4. Control the sugar content
Eating too much added sugar (meaning sugar that doesn’t occur naturally in food, like the kind found in fruit or milk) ups your risk for tooth cavities, type 2 diabetes, and other health issues. It can also impact your overall diet quality: Foods with added sugars often displace more nutrient-dense choices, a 2016 study in the BMJ Journal Open Heart suggests.
This is where cooking can help since you can decide how much sugar to add to a dish. Try to choose recipes that don’t contain a large amount of white or brown sugar, honey, agave, or maple syrup, instead making desserts that rely on ingredients like applesauce, pumpkin purée or bananas for natural sweetness.
5. Keep tabs on the salt shaker
One of the main reasons restaurant meals and packaged foods are so delicious is that they often contain far more salt than something made from scratch—something that can negatively impact heart health and blood pressure.
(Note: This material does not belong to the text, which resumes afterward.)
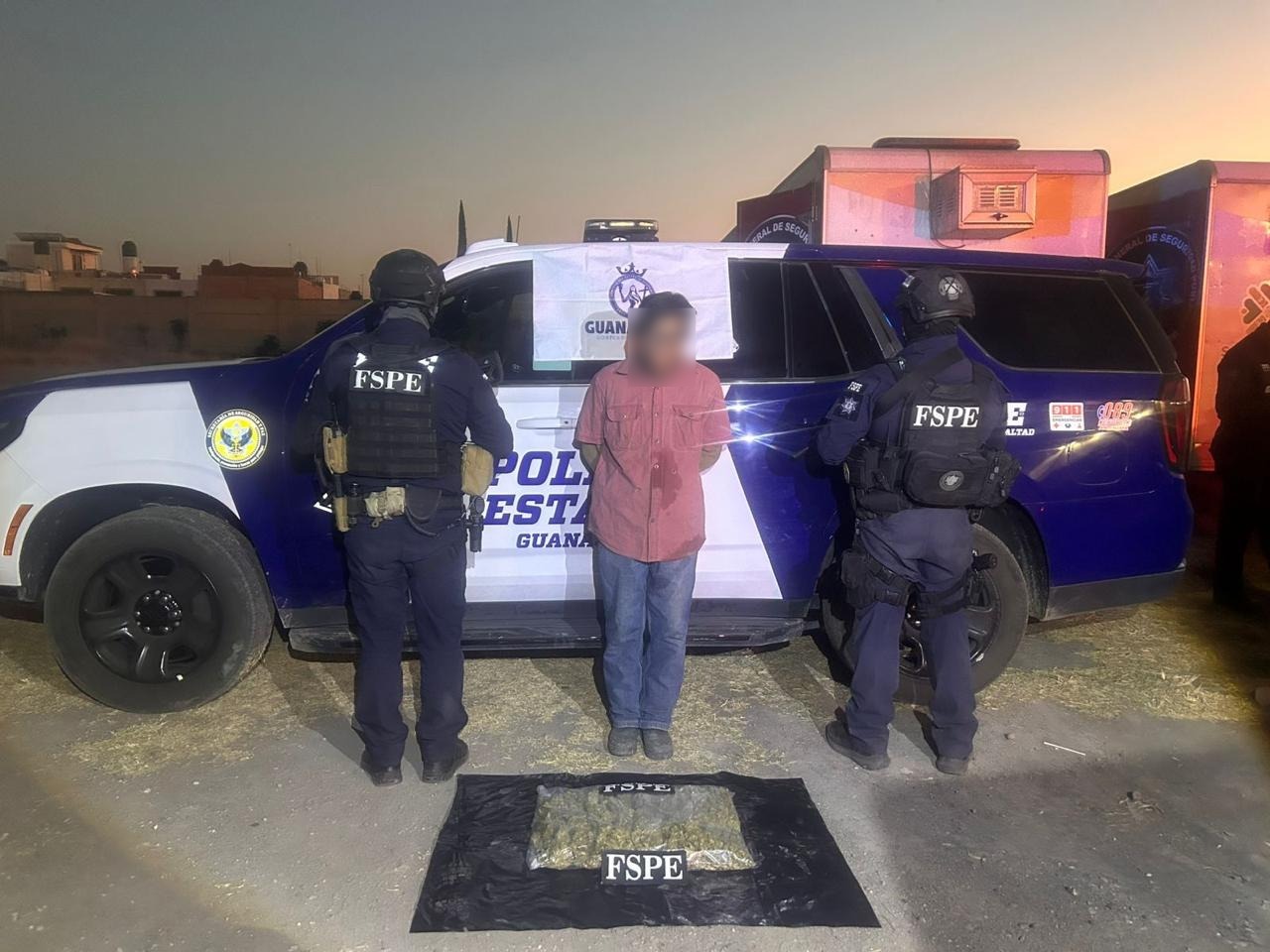 Detienen a un hombre con casi 3 kg de marihuana en #Salamanca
Instead of relying solely on salt, try punching up the flavour with these:
- Squeeze on citrus juice. Limes are great in southeast Asian and Mexican cuisines while lemons can go with more European flavours. “And don’t forget about the zest,” says Rujikarn. “It’s great for flavour without as much sourness or wetness.”
- Liven it up with vinegar. “People think vinegar-based dressings are only good on salads, but they can bring brightness and depth of flavour to a million different dishes,” says Rujikarn, who makes a vinaigrette with apple cider vinegar or balsamic vinegar and uses it on roasted meat, cooked veggies, and grains.
- Sprinkle on a little spice. You don’t need a shelf full of every option to be able to add flavour to food. “With cumin, oregano, and garlic powder, you can hit a lot of different flavour profiles,” says Rujikarn. “Cumin works on anything Indian, Middle Eastern, Mexican, or South American; oregano is great for Greek and Italian food, and garlic powder is good on everything.”
6. Meal plan and batch cook
Having a meal plan for the week ahead means you can get a head start on cooking before the time crunch of weekdays begins. “I always recommend that my clients do as much meal prep as they can over the weekend so that you can get meals prepared faster during a busy week,” Upton says.
Make this as easy as possible on yourself. Upton loves buying pre-washed and chopped vegetables and suggests selecting recipes that take advantage of batch cooking as much as possible. For example, you can roast a whole chicken to divvy up and use in multiple dishes throughout the week.
You don’t need to cook every single meal yourself in order to lose weight. That’s unrealistic and—let’s be real—not fun. But trying out some of these strategies will put you more in control of your food and your health—something everyone is hungry for right now.